The Secrets of Ancient Baringo
THE culture and history of the people of Baringo County cannot be found in the general folk tales of the Kalenjin community of the Rift valley. It is best sought in the stories and traditions built around their own fact of existence in an area that is unique in many ways.
The uniqueness lies in its semi-arid conditions, in its locations, fauna and flora which have for years attracted travellers and traders from distant countries and who have in turn influenced and enriched the culture and history of Baringo. This uniqueness must have inspired the imagination and creativity of the early Man of Baringo and entranced the visitors and traders who have in turn enriched the culture of Baringo.
THE journey of Baringo starts in earnest probably more than six million years ago with an early man known by scientists as Orrorin tugenensis. His remains were discovered around the Tugen Hills in 2001.
Orrorin tugenensis, scientists believe, makes Tugen Hills the origin of Mankind and therefore a repository of world culture.
And instinctively human beings have been drawn to the hills since time immemorial.
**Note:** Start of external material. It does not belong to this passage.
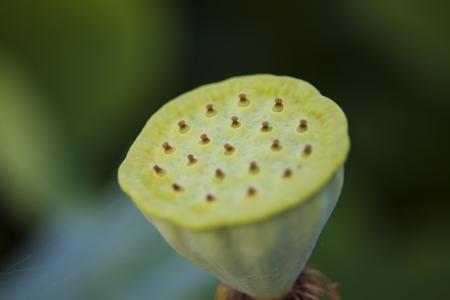 seedpod: young lotus flower seedpod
Among them were early traders.
These early traders were Indians who brought along with them the famous tamarind trees of Tugen Hills. Then there were Arab slave dealers whose presence was immortalized by naming the trees brought by the Indians as tamarid tree.
Early trade also involved ivory, cowries shells , gold brass and hides.
The connection with traders from the coast of Kenya is something treasured by the Tugens of Baringo. In deed, a recent cultural festival held at the site of Koroto— a slave and trading center – featured ‘Lamu eyes’ traditionally nailed to the front of a dhow to keep away the evil eye.
Lamu’s Evil Eye
Following hot on the heels of the Arabs were the Europeans led by the famous explorer Joseph Thomson in 1883. But it was colonialism that brought in a flood of Europeans especially administrators, educationists and Christians whose influence was much far-reaching. Many places in Baringo—including the capital town of Kabarnet—were named for some of these influential Europeans.
Other unique things are the great lakes—lakes Baringo and Bogoria. They are not just lakes in the great valley, they are unique in their own ways, making them a pivotal point for a variety of activities in Baringo County and beyond.